À faire:
Recopiez mot pour mot la totalité des enregistrements ci-dessous.

(Extraits d'un jeu de données de raisonnement spatial)
================
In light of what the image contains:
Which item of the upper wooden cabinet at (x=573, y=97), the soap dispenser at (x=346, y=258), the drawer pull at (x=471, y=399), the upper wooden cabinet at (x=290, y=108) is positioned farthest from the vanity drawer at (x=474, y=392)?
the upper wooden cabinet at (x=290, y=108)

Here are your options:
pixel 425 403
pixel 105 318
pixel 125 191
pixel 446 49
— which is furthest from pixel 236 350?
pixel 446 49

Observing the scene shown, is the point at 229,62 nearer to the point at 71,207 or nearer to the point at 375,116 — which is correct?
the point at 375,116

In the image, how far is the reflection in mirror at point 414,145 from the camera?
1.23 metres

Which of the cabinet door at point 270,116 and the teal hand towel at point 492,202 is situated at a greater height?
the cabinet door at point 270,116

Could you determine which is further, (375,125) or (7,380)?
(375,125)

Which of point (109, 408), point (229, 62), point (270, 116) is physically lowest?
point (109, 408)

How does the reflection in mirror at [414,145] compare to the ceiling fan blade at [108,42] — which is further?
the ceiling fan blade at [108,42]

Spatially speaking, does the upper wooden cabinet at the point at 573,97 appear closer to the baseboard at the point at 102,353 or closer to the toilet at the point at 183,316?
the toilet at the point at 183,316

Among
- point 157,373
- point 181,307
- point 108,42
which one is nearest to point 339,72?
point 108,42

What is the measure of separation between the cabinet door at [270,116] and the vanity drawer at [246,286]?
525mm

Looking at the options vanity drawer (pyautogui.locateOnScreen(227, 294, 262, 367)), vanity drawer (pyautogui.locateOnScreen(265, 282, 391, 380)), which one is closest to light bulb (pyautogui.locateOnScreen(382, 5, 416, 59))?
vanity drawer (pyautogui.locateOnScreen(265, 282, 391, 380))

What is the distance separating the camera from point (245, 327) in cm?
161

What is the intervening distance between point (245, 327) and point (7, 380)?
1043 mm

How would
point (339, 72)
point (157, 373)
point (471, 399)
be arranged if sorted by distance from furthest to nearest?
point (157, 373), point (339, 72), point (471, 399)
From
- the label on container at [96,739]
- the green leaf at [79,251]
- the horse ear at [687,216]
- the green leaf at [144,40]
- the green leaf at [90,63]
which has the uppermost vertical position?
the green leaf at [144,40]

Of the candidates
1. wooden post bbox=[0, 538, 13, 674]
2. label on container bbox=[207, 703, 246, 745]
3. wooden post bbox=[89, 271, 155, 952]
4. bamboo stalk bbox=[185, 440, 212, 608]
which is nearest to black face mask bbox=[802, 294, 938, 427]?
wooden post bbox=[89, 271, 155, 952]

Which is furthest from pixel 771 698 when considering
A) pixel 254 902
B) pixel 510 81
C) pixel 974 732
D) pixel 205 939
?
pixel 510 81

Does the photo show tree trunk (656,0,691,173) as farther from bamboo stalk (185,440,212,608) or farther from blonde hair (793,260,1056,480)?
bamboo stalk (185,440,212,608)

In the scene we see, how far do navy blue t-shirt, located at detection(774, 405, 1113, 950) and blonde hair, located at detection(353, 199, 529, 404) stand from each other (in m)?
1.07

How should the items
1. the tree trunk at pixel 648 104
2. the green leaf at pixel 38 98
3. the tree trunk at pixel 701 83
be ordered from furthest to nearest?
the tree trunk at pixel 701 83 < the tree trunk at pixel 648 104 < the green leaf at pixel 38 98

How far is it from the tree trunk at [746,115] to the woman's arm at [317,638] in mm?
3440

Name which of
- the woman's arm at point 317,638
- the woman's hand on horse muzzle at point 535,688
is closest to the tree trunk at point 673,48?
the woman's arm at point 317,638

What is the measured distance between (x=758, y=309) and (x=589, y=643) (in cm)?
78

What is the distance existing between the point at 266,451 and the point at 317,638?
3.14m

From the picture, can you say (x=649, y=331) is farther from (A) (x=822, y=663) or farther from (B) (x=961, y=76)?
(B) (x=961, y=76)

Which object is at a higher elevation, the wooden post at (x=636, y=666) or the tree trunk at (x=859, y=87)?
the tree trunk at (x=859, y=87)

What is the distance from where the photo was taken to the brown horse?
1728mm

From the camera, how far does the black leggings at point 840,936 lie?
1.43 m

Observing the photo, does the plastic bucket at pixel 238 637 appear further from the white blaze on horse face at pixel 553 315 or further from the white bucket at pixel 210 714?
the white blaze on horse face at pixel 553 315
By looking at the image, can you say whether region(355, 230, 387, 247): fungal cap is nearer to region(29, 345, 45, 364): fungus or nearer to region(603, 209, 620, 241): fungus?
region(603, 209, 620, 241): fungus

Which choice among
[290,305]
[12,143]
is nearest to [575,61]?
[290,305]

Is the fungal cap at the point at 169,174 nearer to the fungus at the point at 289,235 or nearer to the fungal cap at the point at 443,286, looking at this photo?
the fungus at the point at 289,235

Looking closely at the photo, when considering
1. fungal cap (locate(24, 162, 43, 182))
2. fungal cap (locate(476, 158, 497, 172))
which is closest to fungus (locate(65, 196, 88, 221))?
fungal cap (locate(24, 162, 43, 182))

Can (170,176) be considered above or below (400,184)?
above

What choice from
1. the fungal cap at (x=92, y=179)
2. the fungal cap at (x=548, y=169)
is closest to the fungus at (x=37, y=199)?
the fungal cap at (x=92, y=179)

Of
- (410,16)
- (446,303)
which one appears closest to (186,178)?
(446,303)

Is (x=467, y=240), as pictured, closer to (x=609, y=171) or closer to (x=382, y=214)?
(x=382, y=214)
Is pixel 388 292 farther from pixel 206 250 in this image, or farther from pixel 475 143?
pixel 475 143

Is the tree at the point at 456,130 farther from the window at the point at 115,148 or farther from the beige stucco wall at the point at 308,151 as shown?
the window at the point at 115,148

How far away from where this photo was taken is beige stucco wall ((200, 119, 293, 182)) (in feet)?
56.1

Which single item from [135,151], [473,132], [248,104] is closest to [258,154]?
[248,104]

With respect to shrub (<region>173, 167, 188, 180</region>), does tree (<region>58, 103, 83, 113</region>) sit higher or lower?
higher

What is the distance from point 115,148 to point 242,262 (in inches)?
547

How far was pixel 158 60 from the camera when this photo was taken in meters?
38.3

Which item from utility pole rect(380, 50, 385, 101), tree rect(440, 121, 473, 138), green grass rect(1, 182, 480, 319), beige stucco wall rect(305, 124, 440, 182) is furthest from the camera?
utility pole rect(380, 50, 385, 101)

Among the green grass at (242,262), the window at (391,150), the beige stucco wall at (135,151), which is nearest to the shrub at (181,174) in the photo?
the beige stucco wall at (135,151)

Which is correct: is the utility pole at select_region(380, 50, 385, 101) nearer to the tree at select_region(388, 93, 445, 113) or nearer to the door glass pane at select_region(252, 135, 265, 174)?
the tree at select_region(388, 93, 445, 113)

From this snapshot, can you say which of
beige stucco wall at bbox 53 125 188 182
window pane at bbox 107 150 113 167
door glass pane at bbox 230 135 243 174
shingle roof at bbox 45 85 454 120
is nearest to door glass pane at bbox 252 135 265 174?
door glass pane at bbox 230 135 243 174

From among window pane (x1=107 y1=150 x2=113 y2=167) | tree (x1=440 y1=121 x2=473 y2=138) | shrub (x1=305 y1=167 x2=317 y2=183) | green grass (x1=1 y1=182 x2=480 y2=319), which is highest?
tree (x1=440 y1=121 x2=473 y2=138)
================
Solution rédigée:
In light of what the image contains:
Which item of the upper wooden cabinet at (x=573, y=97), the soap dispenser at (x=346, y=258), the drawer pull at (x=471, y=399), the upper wooden cabinet at (x=290, y=108) is positioned farthest from the vanity drawer at (x=474, y=392)?
the upper wooden cabinet at (x=290, y=108)

Here are your options:
pixel 425 403
pixel 105 318
pixel 125 191
pixel 446 49
— which is furthest from pixel 236 350?
pixel 446 49

Observing the scene shown, is the point at 229,62 nearer to the point at 71,207 or nearer to the point at 375,116 — which is correct?
the point at 375,116

In the image, how far is the reflection in mirror at point 414,145 from the camera?
1.23 metres

Which of the cabinet door at point 270,116 and the teal hand towel at point 492,202 is situated at a greater height?
the cabinet door at point 270,116

Could you determine which is further, (375,125) or (7,380)?
(375,125)

Which of point (109, 408), point (229, 62), point (270, 116) is physically lowest?
point (109, 408)

How does the reflection in mirror at [414,145] compare to the ceiling fan blade at [108,42] — which is further?
the ceiling fan blade at [108,42]

Spatially speaking, does the upper wooden cabinet at the point at 573,97 appear closer to the baseboard at the point at 102,353 or closer to the toilet at the point at 183,316?
the toilet at the point at 183,316

Among
- point 157,373
- point 181,307
- point 108,42
which one is nearest to point 339,72?
point 108,42

What is the measure of separation between the cabinet door at [270,116] and the vanity drawer at [246,286]?
525mm

Looking at the options vanity drawer (pyautogui.locateOnScreen(227, 294, 262, 367)), vanity drawer (pyautogui.locateOnScreen(265, 282, 391, 380)), which one is closest to light bulb (pyautogui.locateOnScreen(382, 5, 416, 59))?
vanity drawer (pyautogui.locateOnScreen(265, 282, 391, 380))

What is the distance separating the camera from point (245, 327) in cm?
161

What is the intervening distance between point (245, 327) and point (7, 380)?
1043 mm

How would
point (339, 72)
point (157, 373)
point (471, 399)
be arranged if sorted by distance from furthest to nearest?
point (157, 373), point (339, 72), point (471, 399)
From
- the label on container at [96,739]
- the green leaf at [79,251]
- the horse ear at [687,216]
- the green leaf at [144,40]
- the green leaf at [90,63]
which has the uppermost vertical position?
the green leaf at [144,40]

Of the candidates
1. wooden post bbox=[0, 538, 13, 674]
2. label on container bbox=[207, 703, 246, 745]
3. wooden post bbox=[89, 271, 155, 952]
4. bamboo stalk bbox=[185, 440, 212, 608]
which is nearest to black face mask bbox=[802, 294, 938, 427]?
wooden post bbox=[89, 271, 155, 952]

Which is furthest from pixel 771 698 when considering
A) pixel 254 902
B) pixel 510 81
C) pixel 974 732
D) pixel 205 939
?
pixel 510 81

Does the photo show tree trunk (656,0,691,173) as farther from bamboo stalk (185,440,212,608) or farther from blonde hair (793,260,1056,480)?
bamboo stalk (185,440,212,608)

In the scene we see, how far do navy blue t-shirt, located at detection(774, 405, 1113, 950) and blonde hair, located at detection(353, 199, 529, 404) stand from each other (in m)?
1.07

How should the items
1. the tree trunk at pixel 648 104
2. the green leaf at pixel 38 98
3. the tree trunk at pixel 701 83
be ordered from furthest to nearest?
the tree trunk at pixel 701 83 < the tree trunk at pixel 648 104 < the green leaf at pixel 38 98

How far is it from the tree trunk at [746,115] to the woman's arm at [317,638] in mm?
3440

Name which of
- the woman's arm at point 317,638
- the woman's hand on horse muzzle at point 535,688
is closest to the tree trunk at point 673,48?
the woman's arm at point 317,638

What is the measured distance between (x=758, y=309) and (x=589, y=643) (in cm)?
78

What is the distance existing between the point at 266,451 and the point at 317,638?
3.14m

From the picture, can you say (x=649, y=331) is farther from (A) (x=822, y=663) or farther from (B) (x=961, y=76)?
(B) (x=961, y=76)

Which object is at a higher elevation, the wooden post at (x=636, y=666) or the tree trunk at (x=859, y=87)?
the tree trunk at (x=859, y=87)

What is the distance from where the photo was taken to the brown horse?
1728mm

From the camera, how far does the black leggings at point 840,936 lie?
1.43 m

Observing the photo, does the plastic bucket at pixel 238 637 appear further from the white blaze on horse face at pixel 553 315 or further from the white bucket at pixel 210 714?
the white blaze on horse face at pixel 553 315
By looking at the image, can you say whether region(355, 230, 387, 247): fungal cap is nearer to region(29, 345, 45, 364): fungus or nearer to region(603, 209, 620, 241): fungus?
region(603, 209, 620, 241): fungus

Which choice among
[290,305]
[12,143]
is nearest to [575,61]?
[290,305]

Is the fungal cap at the point at 169,174 nearer to the fungus at the point at 289,235 or nearer to the fungal cap at the point at 443,286, looking at this photo?
the fungus at the point at 289,235

Looking closely at the photo, when considering
1. fungal cap (locate(24, 162, 43, 182))
2. fungal cap (locate(476, 158, 497, 172))
which is closest to fungus (locate(65, 196, 88, 221))?
fungal cap (locate(24, 162, 43, 182))

Can (170,176) be considered above or below (400,184)?
above

What choice from
1. the fungal cap at (x=92, y=179)
2. the fungal cap at (x=548, y=169)
is closest to the fungus at (x=37, y=199)?
the fungal cap at (x=92, y=179)

Of
- (410,16)
- (446,303)
which one appears closest to (186,178)?
(446,303)

Is (x=467, y=240), as pictured, closer to (x=609, y=171) or closer to (x=382, y=214)?
(x=382, y=214)
Is pixel 388 292 farther from pixel 206 250 in this image, or farther from pixel 475 143?
pixel 475 143

Is the tree at the point at 456,130 farther from the window at the point at 115,148 or farther from the beige stucco wall at the point at 308,151 as shown?
the window at the point at 115,148

How far away from where this photo was taken is beige stucco wall ((200, 119, 293, 182)) (in feet)?
56.1

Which single item from [135,151], [473,132], [248,104] is closest to [258,154]?
[248,104]

With respect to shrub (<region>173, 167, 188, 180</region>), does tree (<region>58, 103, 83, 113</region>) sit higher or lower?
higher

What is the distance from point 115,148 to point 242,262 (in inches)?
547

How far was pixel 158 60 from the camera when this photo was taken in meters?
38.3

Which item from utility pole rect(380, 50, 385, 101), tree rect(440, 121, 473, 138), green grass rect(1, 182, 480, 319), beige stucco wall rect(305, 124, 440, 182) is furthest from the camera?
utility pole rect(380, 50, 385, 101)

Among the green grass at (242,262), the window at (391,150), the beige stucco wall at (135,151), which is nearest to the shrub at (181,174) in the photo?
the beige stucco wall at (135,151)

Which is correct: is the utility pole at select_region(380, 50, 385, 101) nearer to the tree at select_region(388, 93, 445, 113) or nearer to the door glass pane at select_region(252, 135, 265, 174)?
the tree at select_region(388, 93, 445, 113)

From this snapshot, can you say which of
beige stucco wall at bbox 53 125 188 182
window pane at bbox 107 150 113 167
door glass pane at bbox 230 135 243 174
shingle roof at bbox 45 85 454 120
is nearest to door glass pane at bbox 252 135 265 174?
door glass pane at bbox 230 135 243 174

From among window pane (x1=107 y1=150 x2=113 y2=167) | tree (x1=440 y1=121 x2=473 y2=138) | shrub (x1=305 y1=167 x2=317 y2=183) | green grass (x1=1 y1=182 x2=480 y2=319), which is highest?
tree (x1=440 y1=121 x2=473 y2=138)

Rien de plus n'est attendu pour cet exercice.